Sugars on sale at Chef's Store. $27.99 for 50 lbs.
 

Speedtriplebbc

Well-Known Member
As many others I was looking into these and I am already aware that ppm increased with people in the house and that the optimum is a sealed room etc. years ago I remember reading up on this alongside many other basics and that although a dialed in setup and an experienced grower will benefit from a professional co2 setup, it was actually more crucial to maintain the co2 didn’t drop below 400ppm. Most personal grows are in a home and this shouldn’t be a problem but I think for the cost it can’t be a bad thing to throw in and forget about? I’ve seen various information saying they increase or they don’t increase the ppm and the same amount of posts saying they had increased growth and no difference. To be fair, there’s way too many variables to take in account for a fair comparison. I don’t reject science of no change to ppm but you’d probably need to repeat it at least once to make it fair in case it’s a faulty bag.
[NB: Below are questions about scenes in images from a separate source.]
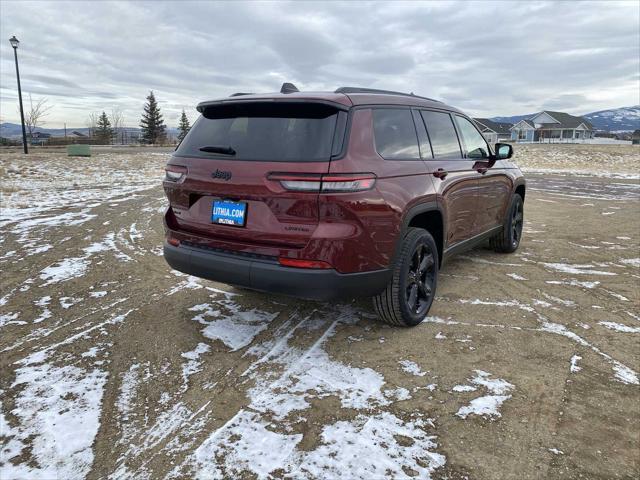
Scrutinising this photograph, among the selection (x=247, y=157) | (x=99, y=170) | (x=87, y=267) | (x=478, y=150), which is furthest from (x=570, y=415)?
(x=99, y=170)

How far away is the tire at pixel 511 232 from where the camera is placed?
19.4 feet

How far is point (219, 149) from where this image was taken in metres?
3.34

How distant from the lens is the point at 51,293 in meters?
4.46

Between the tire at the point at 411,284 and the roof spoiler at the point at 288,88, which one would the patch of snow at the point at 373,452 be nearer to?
the tire at the point at 411,284

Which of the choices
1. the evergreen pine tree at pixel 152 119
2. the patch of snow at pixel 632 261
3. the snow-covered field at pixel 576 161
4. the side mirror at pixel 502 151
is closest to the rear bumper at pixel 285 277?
the side mirror at pixel 502 151

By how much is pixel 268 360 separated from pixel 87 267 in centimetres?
318

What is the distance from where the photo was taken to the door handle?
3.90m

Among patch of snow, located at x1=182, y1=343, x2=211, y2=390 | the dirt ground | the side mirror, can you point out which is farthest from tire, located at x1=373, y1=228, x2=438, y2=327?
the side mirror

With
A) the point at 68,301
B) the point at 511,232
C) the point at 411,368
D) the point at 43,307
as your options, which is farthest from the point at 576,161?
the point at 43,307

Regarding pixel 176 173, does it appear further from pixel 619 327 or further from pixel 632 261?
pixel 632 261

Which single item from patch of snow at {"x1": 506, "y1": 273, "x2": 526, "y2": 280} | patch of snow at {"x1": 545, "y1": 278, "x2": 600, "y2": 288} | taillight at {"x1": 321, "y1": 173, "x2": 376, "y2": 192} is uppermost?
taillight at {"x1": 321, "y1": 173, "x2": 376, "y2": 192}

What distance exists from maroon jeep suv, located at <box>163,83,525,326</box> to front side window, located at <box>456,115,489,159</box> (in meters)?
0.95

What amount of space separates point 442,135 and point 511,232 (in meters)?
2.34

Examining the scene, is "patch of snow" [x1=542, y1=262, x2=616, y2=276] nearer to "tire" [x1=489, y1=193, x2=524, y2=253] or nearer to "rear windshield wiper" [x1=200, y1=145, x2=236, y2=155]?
"tire" [x1=489, y1=193, x2=524, y2=253]
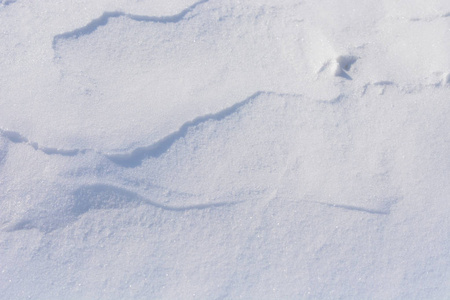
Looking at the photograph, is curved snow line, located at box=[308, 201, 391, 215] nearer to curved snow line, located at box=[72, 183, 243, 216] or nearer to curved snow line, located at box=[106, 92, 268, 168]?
curved snow line, located at box=[72, 183, 243, 216]

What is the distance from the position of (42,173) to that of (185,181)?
474mm

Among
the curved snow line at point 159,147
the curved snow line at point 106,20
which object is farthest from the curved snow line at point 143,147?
the curved snow line at point 106,20

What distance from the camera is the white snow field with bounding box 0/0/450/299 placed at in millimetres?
1078

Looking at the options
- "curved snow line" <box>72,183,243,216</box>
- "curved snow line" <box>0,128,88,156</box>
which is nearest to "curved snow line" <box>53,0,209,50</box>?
"curved snow line" <box>0,128,88,156</box>

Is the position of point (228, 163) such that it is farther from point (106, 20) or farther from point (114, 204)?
point (106, 20)

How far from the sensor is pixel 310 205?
1.09m

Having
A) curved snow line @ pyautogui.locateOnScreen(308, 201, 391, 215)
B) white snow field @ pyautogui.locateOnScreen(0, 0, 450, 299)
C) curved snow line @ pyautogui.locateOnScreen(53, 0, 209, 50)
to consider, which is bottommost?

If so I’d use that to claim a refund or replacement anyway? if someone has a side by side with exactly the same conditions I’d be convinced one way or another especially if there’s any difference in growth rates, yield and quality alongside a ppm record. For the price I might just throw one in anyway, I have a tent as a kinda lung room before the veg room that exhausts into the flower room so if I put it in the lung room under the duct, whatever gets sucked out the veg room blows straight into the flower canopy anyway.
 

Rufus T. Firefly

Well-Known Member
As many others I was looking into these and I am already aware that ppm increased with people in the house and that the optimum is a sealed room etc. years ago I remember reading up on this alongside many other basics and that although a dialed in setup and an experienced grower will benefit from a professional co2 setup, it was actually more crucial to maintain the co2 didn’t drop below 400ppm. Most personal grows are in a home and this shouldn’t be a problem but I think for the cost it can’t be a bad thing to throw in and forget about? I’ve seen various information saying they increase or they don’t increase the ppm and the same amount of posts saying they had increased growth and no difference. To be fair, there’s way too many variables to take in account for a fair comparison. I don’t reject science of no change to ppm but you’d probably need to repeat it at least once to make it fair in case it’s a faulty bag. If so I’d use that to claim a refund or replacement anyway? if someone has a side by side with exactly the same conditions I’d be convinced one way or another especially if there’s any difference in growth rates, yield and quality alongside a ppm record. For the price I might just throw one in anyway, I have a tent as a kinda lung room before the veg room that exhausts into the flower room so if I put it in the lung room under the duct, whatever gets sucked out the veg room blows straight into the flower canopy anyway.
What is this lung room you speak of?